Nicole had to leave Lesotho prematurely, when she and other volunteers were evacuated last November amid political unrest. But she stayed long enough for her parents’ life-altering visit. “In the mechanism of our marriage, it was the right time,” Nick says of their decision to apply to the Corps. “We were in sync, ready to move on, ready to share the adventure.” It took them less than 24 hours to unload their house—at an $835,000 profit. “It was kind of like losing a family member,” Julie says. Nick sold his Jag, while furniture and other possessions went in a garage sale. The rest—140 boxes of memorabilia—went into storage. Friends generally supported the move. Still, recalls Pam Mullen, a close friend, “My first reaction was, ‘No, you can’t leave me!’ I have extreme admiration for them, but I also miss them terribly.”
Though there were no guarantees, the couple requested a posting in Latin America because Julie spoke a little Spanish and they could easily reach L.A. to visit. Assigned to Guatemala, they arrived last January and were bused to a Santa Lucia training camp. Living with Guatemalan families, the Bosustows took intensive Spanish, and Nick was sent to another city for six weeks of business classes. On May 21 they were sworn in, officially beginning their two-year stint in Totonicapán. Their first home was a S54.50-a-month storefront (each spouse receives the equivalent of S200 a month for living expenses) with a shared toilet and no hot water. They used a Mr. Coffee to warm water for the bucket they used for bathing. (“I thought that was pretty creative,” says Julie, beaming.) After three weeks a school principal found them a townhouse with three bedrooms and two baths, a Versailles by Corps standards. “After visiting Nicole,” Julie says, “I thought we’d be in a more primitive situation.”

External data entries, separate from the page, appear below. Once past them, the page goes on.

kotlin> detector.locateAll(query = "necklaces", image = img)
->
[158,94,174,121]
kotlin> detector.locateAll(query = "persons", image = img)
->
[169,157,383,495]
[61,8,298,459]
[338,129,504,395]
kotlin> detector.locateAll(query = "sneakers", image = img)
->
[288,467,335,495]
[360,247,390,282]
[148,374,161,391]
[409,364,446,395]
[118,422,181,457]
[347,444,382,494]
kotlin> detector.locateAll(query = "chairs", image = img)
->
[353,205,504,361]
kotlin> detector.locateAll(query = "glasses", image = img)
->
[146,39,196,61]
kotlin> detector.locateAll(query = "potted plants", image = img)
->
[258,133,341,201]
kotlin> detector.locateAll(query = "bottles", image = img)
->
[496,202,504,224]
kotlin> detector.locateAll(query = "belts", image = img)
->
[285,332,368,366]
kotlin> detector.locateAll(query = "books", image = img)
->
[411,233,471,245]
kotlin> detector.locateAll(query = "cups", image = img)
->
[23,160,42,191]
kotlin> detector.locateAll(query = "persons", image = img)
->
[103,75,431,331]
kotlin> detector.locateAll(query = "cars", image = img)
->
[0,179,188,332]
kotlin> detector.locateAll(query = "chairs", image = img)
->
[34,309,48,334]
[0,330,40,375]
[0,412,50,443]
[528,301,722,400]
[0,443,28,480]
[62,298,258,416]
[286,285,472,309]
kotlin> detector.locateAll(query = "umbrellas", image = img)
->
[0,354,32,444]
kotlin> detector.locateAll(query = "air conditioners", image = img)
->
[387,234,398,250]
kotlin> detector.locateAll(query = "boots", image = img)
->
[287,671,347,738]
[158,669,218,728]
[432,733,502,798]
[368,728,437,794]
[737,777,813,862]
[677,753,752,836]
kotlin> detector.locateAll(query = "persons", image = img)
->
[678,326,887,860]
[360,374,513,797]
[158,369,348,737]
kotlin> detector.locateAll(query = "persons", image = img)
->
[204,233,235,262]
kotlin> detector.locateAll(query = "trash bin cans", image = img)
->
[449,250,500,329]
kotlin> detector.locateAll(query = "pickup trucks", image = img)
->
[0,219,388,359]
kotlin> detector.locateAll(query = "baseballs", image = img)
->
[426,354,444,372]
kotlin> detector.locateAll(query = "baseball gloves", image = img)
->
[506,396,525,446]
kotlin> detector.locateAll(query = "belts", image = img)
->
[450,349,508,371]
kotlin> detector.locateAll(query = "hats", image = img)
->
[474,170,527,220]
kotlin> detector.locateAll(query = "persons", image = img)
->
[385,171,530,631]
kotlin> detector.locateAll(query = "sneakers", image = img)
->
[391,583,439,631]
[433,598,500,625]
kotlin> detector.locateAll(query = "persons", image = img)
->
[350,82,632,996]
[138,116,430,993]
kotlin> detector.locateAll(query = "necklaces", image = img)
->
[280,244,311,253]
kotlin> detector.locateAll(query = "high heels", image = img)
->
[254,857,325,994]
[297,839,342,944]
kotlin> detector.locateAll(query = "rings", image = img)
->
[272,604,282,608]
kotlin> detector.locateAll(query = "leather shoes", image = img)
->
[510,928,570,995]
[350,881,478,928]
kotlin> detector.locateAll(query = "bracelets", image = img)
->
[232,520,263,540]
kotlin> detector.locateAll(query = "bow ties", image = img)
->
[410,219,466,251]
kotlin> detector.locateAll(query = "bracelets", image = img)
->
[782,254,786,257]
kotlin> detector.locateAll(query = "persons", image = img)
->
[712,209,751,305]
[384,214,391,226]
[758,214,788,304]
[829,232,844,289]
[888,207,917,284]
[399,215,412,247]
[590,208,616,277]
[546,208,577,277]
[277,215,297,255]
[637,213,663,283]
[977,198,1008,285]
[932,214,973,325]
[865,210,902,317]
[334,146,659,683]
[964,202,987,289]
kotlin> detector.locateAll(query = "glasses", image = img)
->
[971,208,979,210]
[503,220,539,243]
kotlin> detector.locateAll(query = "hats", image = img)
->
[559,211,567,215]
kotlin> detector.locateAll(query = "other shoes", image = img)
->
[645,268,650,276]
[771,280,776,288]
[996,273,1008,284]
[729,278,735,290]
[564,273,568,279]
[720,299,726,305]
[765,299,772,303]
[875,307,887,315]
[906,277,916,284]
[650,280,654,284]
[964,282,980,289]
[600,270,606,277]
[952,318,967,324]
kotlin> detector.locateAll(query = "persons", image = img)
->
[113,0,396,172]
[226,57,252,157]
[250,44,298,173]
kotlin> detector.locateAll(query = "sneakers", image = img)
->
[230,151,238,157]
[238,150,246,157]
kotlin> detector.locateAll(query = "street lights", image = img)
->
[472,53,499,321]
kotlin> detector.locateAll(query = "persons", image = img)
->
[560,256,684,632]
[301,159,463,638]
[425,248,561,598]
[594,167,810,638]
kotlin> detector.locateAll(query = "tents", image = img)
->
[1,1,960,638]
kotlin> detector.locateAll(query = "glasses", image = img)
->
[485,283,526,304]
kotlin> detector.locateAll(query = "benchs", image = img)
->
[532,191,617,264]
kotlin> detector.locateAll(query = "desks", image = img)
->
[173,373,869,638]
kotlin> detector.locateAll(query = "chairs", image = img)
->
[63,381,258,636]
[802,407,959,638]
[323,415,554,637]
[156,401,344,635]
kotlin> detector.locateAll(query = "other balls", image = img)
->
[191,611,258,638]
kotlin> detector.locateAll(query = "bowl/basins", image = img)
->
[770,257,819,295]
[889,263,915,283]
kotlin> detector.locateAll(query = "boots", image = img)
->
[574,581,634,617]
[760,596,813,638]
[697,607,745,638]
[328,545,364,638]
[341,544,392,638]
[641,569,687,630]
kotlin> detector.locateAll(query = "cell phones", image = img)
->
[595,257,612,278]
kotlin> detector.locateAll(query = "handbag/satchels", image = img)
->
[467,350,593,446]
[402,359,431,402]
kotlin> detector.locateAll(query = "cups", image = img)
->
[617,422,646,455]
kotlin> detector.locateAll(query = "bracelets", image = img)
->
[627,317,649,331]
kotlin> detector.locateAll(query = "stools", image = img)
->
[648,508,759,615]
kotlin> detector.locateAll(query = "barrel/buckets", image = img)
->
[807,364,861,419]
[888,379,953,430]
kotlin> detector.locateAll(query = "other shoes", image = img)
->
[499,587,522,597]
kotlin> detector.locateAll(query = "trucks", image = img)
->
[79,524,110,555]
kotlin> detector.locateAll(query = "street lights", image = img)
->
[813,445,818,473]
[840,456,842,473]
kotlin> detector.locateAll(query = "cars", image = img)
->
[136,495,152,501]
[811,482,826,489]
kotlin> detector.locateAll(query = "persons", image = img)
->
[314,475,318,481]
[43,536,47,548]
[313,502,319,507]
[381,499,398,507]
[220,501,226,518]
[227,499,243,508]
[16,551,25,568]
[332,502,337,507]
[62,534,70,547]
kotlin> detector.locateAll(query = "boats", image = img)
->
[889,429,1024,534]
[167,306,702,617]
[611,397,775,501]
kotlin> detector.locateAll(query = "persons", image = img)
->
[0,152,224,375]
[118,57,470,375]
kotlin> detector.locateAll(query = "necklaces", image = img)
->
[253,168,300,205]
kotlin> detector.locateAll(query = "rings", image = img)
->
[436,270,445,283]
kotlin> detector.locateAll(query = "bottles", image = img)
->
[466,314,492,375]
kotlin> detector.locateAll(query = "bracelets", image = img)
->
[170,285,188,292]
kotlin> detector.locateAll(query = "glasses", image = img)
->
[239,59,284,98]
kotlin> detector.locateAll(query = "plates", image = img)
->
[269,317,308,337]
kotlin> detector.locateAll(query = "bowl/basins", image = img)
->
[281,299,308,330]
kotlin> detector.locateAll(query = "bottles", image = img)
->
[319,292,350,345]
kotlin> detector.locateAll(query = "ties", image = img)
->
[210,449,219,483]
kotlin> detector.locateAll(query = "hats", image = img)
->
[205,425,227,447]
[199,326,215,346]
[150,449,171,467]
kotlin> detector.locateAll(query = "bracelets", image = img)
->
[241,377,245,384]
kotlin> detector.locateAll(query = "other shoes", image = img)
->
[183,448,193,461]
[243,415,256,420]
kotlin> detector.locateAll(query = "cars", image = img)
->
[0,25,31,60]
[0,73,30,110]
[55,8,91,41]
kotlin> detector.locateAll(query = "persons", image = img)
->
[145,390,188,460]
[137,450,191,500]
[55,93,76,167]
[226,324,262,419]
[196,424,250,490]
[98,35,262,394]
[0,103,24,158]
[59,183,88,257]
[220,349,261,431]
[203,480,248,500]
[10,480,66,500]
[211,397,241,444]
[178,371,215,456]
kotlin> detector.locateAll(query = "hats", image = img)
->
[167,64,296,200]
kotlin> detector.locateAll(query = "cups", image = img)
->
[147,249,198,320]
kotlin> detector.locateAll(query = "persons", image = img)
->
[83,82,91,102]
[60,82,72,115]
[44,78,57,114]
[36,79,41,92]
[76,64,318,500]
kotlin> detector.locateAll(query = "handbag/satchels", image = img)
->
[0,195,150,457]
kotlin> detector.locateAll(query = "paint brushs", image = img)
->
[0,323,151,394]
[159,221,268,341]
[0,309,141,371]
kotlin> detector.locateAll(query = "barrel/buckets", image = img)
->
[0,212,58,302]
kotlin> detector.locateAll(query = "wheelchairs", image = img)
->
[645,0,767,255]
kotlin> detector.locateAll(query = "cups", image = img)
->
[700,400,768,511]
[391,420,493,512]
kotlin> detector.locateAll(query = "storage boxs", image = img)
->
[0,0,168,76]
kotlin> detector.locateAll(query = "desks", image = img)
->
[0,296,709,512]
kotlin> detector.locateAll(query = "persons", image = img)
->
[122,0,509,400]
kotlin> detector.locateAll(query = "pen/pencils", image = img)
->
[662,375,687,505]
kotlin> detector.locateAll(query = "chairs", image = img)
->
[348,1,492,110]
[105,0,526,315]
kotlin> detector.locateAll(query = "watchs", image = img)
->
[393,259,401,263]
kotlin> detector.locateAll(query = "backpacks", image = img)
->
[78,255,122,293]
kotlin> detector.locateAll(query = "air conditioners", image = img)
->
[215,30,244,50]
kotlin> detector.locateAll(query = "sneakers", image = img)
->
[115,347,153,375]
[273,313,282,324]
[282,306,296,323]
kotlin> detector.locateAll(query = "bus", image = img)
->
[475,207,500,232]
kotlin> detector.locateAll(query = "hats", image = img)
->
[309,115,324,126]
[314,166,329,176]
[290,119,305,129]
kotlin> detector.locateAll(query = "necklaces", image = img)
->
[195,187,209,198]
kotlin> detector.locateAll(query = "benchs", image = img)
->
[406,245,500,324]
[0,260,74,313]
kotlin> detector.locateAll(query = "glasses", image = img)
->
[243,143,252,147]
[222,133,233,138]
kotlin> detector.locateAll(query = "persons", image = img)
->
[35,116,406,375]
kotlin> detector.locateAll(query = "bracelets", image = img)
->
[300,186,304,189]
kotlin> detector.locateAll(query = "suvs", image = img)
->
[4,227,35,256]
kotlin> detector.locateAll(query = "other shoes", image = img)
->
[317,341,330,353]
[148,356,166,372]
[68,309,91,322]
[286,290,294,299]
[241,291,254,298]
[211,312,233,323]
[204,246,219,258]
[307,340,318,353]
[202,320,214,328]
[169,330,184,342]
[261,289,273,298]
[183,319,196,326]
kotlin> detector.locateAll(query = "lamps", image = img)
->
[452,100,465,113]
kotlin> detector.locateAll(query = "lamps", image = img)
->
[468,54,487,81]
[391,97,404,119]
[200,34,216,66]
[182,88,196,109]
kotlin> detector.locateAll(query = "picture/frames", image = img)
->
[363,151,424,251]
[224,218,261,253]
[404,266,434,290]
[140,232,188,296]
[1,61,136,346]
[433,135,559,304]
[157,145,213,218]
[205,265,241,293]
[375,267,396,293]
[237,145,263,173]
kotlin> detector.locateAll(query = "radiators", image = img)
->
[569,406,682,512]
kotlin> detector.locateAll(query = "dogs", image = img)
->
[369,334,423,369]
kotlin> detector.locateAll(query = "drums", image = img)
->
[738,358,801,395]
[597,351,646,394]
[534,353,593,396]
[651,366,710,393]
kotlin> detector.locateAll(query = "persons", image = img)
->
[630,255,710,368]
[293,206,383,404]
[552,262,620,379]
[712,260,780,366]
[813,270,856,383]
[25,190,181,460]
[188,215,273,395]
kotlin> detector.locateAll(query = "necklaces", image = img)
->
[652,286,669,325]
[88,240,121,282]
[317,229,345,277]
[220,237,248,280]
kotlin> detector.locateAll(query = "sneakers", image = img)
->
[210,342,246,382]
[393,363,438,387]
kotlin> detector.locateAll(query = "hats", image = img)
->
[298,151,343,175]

Settling into their jobs, the Bosustows have attacked their work enthusiastically. “They both have a wonderful childlike quality, but they’re extremely capable,” says Charles Reilly, Peace Corps director for Guatemala, of their eagerness. On one recent morning, Nick walked the dusty streets to his office at a rural development agency. Already a familiar figure, he exchanged smiles and hellos with men on bicycles, boys tending cattle and young women balancing baskets on their heads. Later he was greeted warmly by Amelia Eufracia Vásquez Puac, who bakes and sells pan dulce, a kind of roll. Thanks to a loan Nick’s agency arranged, she and her partners have a new metal oven, which is a big improvement over their old adobe model. “I just love these ladies,” Nick says.
The next day, Julie led elementary schoolers in a rousing sing-along. The kids clearly adore her. “She’s motivating the students,” says Susana Tacum Batz, a local teacher. “I’m very thankful for her.” Julie has also bonded with her Peace Corps colleagues, many of whom are in their 20s. “I’m kind of a surrogate mother,” she says. “It helps me get by not being with my kids.”
Nicole and Jenny plan a three-week visit in December. Meanwhile, their parents seem to be doing just fine. “I wouldn’t want to send the message to other couples that if they join the Peace Corps, it’s a second honeymoon,” Nick cautions. “It isn’t.” So far, though, their new lifestyle agrees with them. When their hitch ends in May 2001, they may sign on with CARE or some other aid group. “We certainly had more in the States, but that doesn’t matter anymore,” Nick says. “This is our second life.”